§ PROBLEM TO SOLVE
Show each line of the listing below that contains the word "sock". Case counts.

§ LISTED RECORDS
▬▬▬▬▬▬▬▬▬▬

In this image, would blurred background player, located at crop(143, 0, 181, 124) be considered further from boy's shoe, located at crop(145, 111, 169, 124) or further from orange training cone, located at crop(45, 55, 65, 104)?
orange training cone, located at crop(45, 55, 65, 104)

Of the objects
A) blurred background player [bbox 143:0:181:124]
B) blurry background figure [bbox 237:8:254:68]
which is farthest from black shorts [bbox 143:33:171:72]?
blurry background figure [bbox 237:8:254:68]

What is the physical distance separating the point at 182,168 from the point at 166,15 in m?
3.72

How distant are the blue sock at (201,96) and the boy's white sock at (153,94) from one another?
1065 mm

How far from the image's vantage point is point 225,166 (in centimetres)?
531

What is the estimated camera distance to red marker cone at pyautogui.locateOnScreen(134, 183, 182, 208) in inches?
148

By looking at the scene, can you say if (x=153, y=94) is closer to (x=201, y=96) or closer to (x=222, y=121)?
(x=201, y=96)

▬▬▬▬▬▬▬▬▬▬

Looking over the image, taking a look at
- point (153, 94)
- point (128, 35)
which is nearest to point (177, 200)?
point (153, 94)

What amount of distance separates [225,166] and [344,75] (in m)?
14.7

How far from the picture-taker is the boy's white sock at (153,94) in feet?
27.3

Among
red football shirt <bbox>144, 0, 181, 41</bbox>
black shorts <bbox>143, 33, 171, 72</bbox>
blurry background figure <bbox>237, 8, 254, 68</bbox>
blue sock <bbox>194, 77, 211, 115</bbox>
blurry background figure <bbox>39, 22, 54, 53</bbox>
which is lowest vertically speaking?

▬▬▬▬▬▬▬▬▬▬

§ SOLUTION TO THIS EXERCISE
How distant are the blue sock at (201,96) and the boy's white sock at (153,94) from one another?
How far from the picture-taker is the boy's white sock at (153,94) in feet?
blue sock <bbox>194, 77, 211, 115</bbox>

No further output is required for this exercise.